ALICE CANDELORO

Vincere il concorso Internazionale di Milano ad appena 18 anni battendo niente di meno che Urlich Kirchhof, colui che nel 1996 conquistò la medaglia d’oro alle Olimpiadi di Atlanta, è un biglietto da visita di tutto rispetto per un futuro più che roseo dell’equitazione mondiale. Alice Candeloro, classe 1996, è la stella emergente di questo sport. La giovane di Candia pratica l’agonismo dal 2001 (quando aveva appena cinque anni) e si è preparata al circolo ippico Il Ciliegio di Vische fino al 2009. Da quel momento, fino a metà del 2011, si è trasferita all’Equin’ozio di Bairo. Successivamente ha avuto l’opportunità di lavorare al centro federale di Suno, nel Novarese, con l’istruttore Antonio Tabarini, più precisamente fino a alla scorsa estate; infine è tornata a casa, al Ciliegio, dove è cresciuta, ed è seguita dall’istruttore veronese Sandro Piccioli.
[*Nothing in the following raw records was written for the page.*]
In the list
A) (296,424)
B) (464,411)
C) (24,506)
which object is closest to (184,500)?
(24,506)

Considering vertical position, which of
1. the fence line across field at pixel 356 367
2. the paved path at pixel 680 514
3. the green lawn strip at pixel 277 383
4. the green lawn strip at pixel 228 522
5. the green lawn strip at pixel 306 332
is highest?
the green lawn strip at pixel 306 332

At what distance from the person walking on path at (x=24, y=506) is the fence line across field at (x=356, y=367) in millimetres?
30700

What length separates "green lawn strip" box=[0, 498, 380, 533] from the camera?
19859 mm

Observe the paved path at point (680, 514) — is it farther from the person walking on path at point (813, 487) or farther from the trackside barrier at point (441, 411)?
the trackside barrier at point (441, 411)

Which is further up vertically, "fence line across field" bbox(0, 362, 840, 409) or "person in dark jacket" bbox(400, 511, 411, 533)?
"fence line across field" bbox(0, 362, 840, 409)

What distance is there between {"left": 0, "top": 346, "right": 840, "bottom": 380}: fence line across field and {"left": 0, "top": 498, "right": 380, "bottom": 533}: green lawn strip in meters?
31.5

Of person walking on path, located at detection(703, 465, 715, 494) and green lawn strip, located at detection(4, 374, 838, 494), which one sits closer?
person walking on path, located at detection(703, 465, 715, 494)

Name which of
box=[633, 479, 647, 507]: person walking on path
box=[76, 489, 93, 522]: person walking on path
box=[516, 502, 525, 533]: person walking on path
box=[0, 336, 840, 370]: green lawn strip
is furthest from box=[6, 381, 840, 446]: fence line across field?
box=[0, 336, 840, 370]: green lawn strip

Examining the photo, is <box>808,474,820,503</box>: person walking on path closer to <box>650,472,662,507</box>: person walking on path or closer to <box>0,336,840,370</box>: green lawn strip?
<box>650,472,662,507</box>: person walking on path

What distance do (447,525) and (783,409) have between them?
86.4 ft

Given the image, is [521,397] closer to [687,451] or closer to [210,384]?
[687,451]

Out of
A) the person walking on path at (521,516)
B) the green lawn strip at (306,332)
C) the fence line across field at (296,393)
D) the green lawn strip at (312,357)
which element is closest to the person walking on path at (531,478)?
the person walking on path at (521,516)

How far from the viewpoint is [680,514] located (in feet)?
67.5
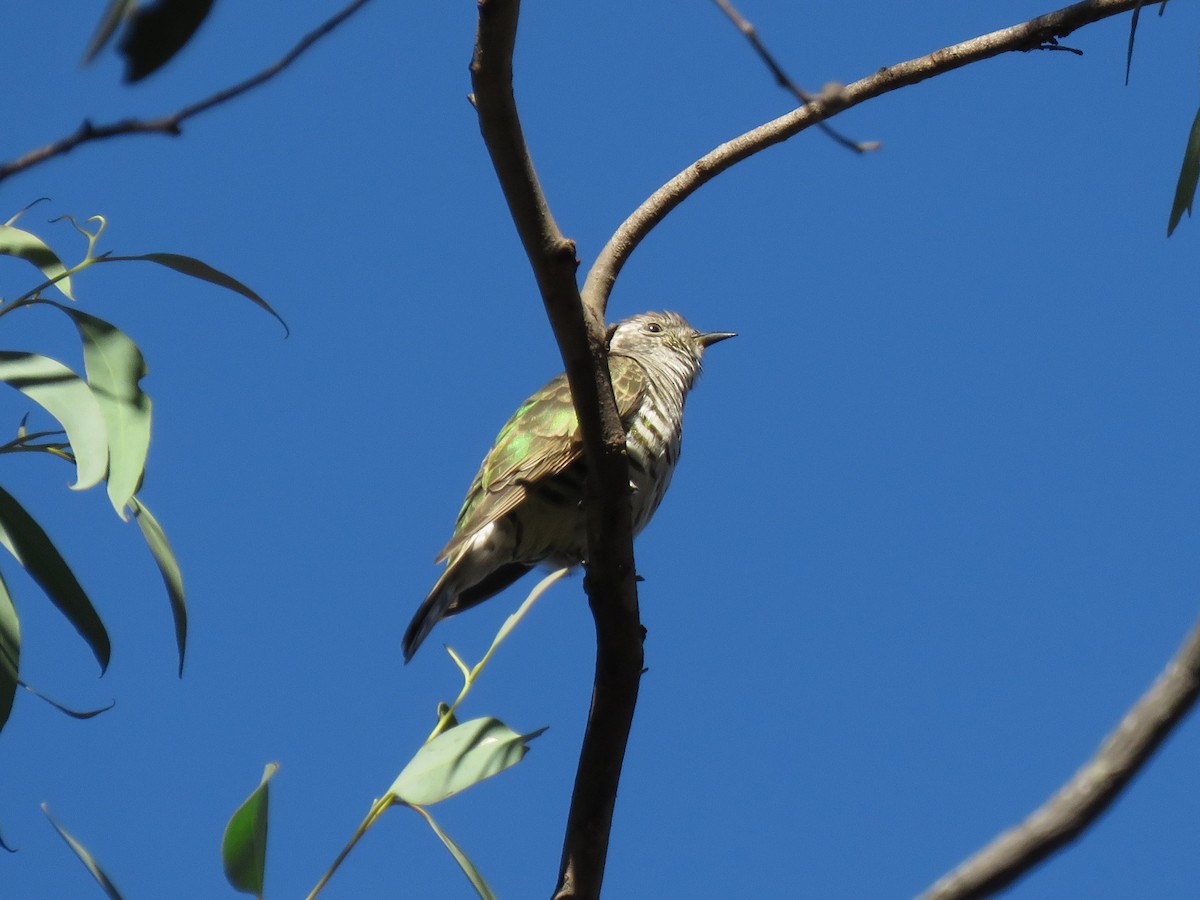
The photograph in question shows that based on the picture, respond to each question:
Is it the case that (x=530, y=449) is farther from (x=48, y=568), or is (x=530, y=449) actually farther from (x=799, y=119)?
(x=48, y=568)

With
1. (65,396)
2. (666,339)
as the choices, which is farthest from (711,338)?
(65,396)

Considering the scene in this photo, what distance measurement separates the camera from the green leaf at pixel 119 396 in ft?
8.89

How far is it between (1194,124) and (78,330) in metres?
2.61

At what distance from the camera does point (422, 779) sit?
2.79 meters

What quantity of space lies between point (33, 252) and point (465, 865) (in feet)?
5.45

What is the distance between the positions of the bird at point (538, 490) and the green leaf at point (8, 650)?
1.91m

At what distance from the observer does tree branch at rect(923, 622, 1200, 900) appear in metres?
0.96

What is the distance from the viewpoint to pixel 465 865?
113 inches

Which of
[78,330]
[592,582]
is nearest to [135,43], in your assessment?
[78,330]

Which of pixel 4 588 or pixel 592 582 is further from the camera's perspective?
pixel 592 582

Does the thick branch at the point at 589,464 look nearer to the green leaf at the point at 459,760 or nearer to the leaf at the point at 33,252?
the green leaf at the point at 459,760

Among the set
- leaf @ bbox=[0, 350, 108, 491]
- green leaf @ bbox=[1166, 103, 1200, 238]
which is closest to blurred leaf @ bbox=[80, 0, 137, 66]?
leaf @ bbox=[0, 350, 108, 491]

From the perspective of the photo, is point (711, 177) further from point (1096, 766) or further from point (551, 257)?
point (1096, 766)

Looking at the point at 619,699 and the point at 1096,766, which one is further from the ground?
the point at 1096,766
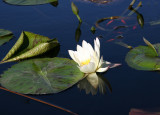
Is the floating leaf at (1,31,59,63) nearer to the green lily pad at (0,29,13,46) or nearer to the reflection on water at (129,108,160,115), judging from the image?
the green lily pad at (0,29,13,46)

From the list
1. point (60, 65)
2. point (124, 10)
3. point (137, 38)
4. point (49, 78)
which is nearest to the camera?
point (49, 78)

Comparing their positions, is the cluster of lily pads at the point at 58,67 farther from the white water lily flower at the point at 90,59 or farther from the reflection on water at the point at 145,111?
the reflection on water at the point at 145,111

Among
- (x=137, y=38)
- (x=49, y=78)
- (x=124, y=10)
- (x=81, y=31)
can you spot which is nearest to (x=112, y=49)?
(x=137, y=38)

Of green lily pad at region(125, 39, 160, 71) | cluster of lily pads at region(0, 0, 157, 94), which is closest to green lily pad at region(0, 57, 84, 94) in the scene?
cluster of lily pads at region(0, 0, 157, 94)

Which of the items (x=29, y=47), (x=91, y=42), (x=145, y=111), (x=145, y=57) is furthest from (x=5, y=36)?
(x=145, y=111)

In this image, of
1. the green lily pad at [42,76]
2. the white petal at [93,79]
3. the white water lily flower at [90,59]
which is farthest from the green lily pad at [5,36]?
the white petal at [93,79]

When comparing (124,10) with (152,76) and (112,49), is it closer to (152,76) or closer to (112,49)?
(112,49)

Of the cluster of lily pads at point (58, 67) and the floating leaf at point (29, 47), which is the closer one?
the cluster of lily pads at point (58, 67)
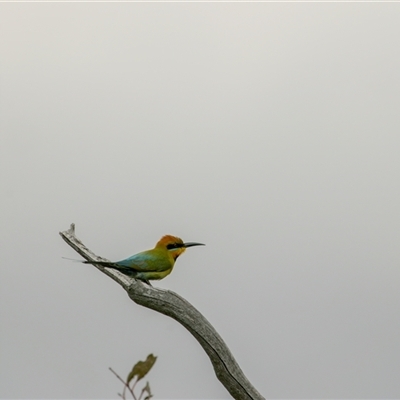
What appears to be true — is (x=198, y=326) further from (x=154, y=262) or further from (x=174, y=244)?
(x=174, y=244)

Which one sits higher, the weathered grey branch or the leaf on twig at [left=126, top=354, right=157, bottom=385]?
the weathered grey branch

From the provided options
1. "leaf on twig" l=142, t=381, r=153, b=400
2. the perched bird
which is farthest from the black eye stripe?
"leaf on twig" l=142, t=381, r=153, b=400

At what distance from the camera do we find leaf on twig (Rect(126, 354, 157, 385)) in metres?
0.90

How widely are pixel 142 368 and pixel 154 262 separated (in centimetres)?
318

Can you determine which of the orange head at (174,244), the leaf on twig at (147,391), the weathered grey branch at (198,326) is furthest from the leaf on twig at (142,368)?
the orange head at (174,244)

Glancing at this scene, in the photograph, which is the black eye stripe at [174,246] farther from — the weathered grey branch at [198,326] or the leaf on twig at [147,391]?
the leaf on twig at [147,391]

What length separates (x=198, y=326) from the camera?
3.65 meters

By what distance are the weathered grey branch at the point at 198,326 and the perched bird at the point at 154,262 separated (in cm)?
10

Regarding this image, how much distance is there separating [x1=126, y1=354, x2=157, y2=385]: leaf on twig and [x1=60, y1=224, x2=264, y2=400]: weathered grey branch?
9.04 feet

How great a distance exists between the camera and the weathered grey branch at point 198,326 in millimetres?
3650

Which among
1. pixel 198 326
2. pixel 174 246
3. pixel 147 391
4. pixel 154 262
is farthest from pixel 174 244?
pixel 147 391

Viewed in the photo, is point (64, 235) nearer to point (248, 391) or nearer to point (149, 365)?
point (248, 391)

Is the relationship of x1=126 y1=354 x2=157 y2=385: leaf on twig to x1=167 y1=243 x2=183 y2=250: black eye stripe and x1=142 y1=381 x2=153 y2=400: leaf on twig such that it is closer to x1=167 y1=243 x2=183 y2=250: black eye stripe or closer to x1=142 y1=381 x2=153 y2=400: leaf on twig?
x1=142 y1=381 x2=153 y2=400: leaf on twig

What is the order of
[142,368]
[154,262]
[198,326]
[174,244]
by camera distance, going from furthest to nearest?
[174,244] < [154,262] < [198,326] < [142,368]
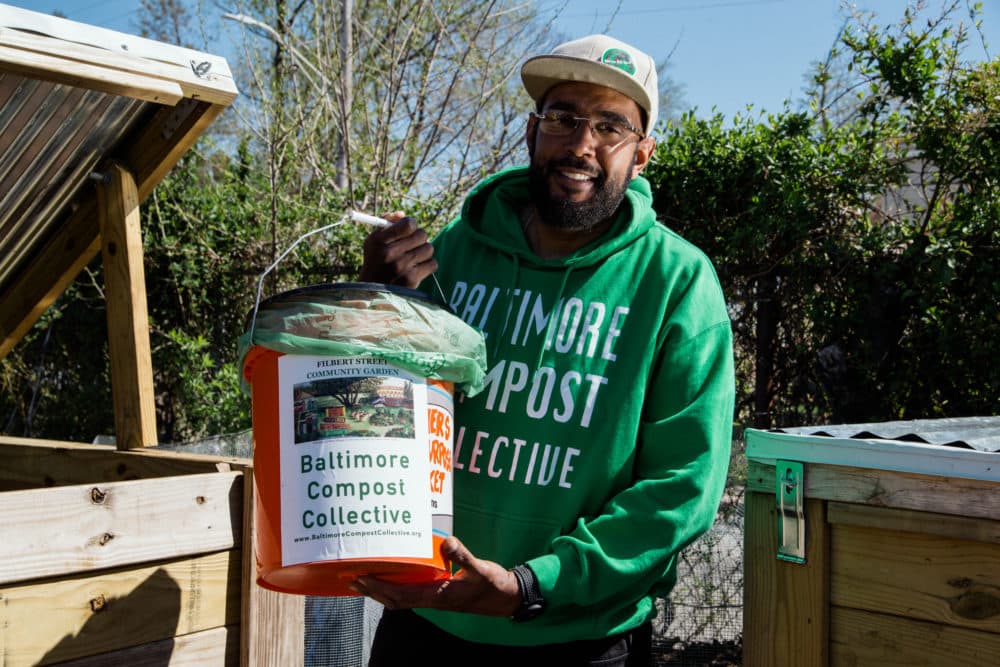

L’amazzone di Candia ha bissato il successo milanese in quel di Tortona dove ha vinto ancora in una gara nazionale B nella categoria C 135. Uno degli obiettivi principali è quello di poter raggiungere al più presto due risultati utili per il conseguimento della patente di secondo grado, massima espressione dell’equitazione sportiva nazionale ed internazionale. Candeloro tra i principali risultati vanta ai Pony Games diverse affermazioni a livello regionale, individuale e a squadre, e allori alle Ponyadi nazionali di Roma. La canavesana vinto nel 2010 la Coppa delle Regioni con il Piemonte, mentre nel 2012, sui campi del Centro Internazionale del Cavallo di Druento, ha messo le mani sul Trofeo d’Italia Indoor nella categoria Amatori Silver (h. 120). Per assegnare la vittoria nella prova, che ha visto scendere in campo 46 binomi, c’è voluto un “barrage”. In sella ad Oberdan del Cetona ha inanellato tre percorsi netti e chiuso la prova in 32,57. Nel 2014, infine, Alice si è piazzata tredicesima ai Campionati italiani di Cattolica. Il futuro per la giovane stella di Candia promette davvero bene.